Pandemic of inequality

The Levy Institute has just published a short paper on the inequalities associated with the Covid-19 pandemic in the US. It can be found here. A summary of the paper is below.

The costs of the COVID-19 pandemic—in terms of both the health risks and economic burdens—will be borne disproportionately by the most vulnerable segments of US society. In this public policy brief, Luiza Nassif-Pires, Laura de Lima Xavier, Thomas Masterson, Michalis Nikiforos, and Fernando Rios-Avila demonstrate that the COVID-19 crisis is likely to widen already-worrisome levels of income, racial, and gender inequality in the United States. Minority and low-income populations are more likely to develop severe infections that can lead to hospitalization and death due to COVID-19; they are also more likely to experience job losses and declines in their well-being.

The authors argue that our policy response to the COVID-19 crisis must target these unequally shared burdens—and that a failure to mitigate the regressive impact of the crisis will not only be unjust, it will prolong the pandemic and undermine any ensuing economic recovery efforts. As the authors note, we are in danger of falling victim to a vicious cycle: the pandemic and economic lockdown will worsen inequality; and these inequalities exacerbate the spread of the virus, not to mention further weaken the structure of the US economy.

The authors focus on the greater likelihood of ill health among the poorest in the population, and how they are more likely to suffer serious complications should they contract Covid-19.

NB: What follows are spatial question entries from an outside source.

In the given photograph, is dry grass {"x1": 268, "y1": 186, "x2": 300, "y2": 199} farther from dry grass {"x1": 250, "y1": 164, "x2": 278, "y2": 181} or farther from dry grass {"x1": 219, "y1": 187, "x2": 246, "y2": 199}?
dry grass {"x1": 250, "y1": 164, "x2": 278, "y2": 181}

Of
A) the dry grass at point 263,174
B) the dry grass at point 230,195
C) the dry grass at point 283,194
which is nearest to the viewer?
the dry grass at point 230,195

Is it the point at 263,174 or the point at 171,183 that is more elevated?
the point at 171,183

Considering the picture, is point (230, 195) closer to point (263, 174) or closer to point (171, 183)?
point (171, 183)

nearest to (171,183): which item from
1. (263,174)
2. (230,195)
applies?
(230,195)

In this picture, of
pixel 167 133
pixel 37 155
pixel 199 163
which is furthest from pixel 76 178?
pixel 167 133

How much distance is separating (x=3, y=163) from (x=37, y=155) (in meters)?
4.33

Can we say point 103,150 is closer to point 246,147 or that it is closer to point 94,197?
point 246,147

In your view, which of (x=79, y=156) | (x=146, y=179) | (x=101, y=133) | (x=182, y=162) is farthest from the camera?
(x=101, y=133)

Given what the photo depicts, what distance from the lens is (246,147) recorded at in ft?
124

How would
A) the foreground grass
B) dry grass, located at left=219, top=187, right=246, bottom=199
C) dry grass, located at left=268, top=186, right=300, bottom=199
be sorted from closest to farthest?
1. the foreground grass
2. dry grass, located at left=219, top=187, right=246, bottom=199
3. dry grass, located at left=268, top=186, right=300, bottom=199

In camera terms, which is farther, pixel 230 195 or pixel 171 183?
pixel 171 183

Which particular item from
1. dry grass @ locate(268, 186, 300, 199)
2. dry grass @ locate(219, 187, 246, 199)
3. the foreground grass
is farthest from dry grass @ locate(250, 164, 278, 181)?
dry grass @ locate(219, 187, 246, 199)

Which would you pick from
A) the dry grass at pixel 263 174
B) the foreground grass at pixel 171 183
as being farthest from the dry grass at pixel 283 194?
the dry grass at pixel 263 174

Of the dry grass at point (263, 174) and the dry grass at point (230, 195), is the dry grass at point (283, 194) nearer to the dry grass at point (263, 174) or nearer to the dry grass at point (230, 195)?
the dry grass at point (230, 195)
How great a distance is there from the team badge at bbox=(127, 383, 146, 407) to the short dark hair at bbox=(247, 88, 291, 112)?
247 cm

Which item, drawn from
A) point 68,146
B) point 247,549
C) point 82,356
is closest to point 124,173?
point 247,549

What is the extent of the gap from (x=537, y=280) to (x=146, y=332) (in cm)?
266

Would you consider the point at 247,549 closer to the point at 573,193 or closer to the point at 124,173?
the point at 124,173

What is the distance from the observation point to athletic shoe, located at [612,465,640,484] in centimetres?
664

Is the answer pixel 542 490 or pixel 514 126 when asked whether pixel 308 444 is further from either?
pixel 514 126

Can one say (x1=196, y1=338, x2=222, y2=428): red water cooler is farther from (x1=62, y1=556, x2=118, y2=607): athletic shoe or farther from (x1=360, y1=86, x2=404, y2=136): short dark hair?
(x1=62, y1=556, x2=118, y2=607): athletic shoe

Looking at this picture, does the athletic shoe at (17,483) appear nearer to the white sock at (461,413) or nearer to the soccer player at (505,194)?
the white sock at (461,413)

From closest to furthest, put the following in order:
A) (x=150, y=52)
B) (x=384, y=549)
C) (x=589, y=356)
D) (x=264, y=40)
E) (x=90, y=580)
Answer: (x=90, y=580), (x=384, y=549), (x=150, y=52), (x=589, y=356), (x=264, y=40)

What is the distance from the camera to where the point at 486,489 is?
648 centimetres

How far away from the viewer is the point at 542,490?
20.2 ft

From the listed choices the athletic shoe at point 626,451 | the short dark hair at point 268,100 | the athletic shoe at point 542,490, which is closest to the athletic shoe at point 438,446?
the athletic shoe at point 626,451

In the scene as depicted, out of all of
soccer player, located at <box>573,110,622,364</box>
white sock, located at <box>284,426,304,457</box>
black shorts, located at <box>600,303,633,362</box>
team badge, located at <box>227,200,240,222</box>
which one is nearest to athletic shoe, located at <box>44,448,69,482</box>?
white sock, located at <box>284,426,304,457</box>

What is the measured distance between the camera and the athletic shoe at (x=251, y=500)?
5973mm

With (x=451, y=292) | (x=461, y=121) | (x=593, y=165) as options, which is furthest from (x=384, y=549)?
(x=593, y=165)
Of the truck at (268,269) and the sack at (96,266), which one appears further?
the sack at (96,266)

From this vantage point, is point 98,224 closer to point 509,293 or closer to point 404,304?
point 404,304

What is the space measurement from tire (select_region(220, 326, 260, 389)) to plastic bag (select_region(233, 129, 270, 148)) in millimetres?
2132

They also repeat the case often made in papers from the Levy Institute, that high levels of inequality have weakened aggregate demand and growth, not least in the US. This has been associated with high levels of household and corporate debt, and played a major role in the historically weak recovery from the 2008 crisis. If steps are not made to reduce inequality, not least in access to healthcare, the US economy is likely to continue to perform poorly over the long term. This will be in addition to the shocks resulting from the response to the pandemic itself.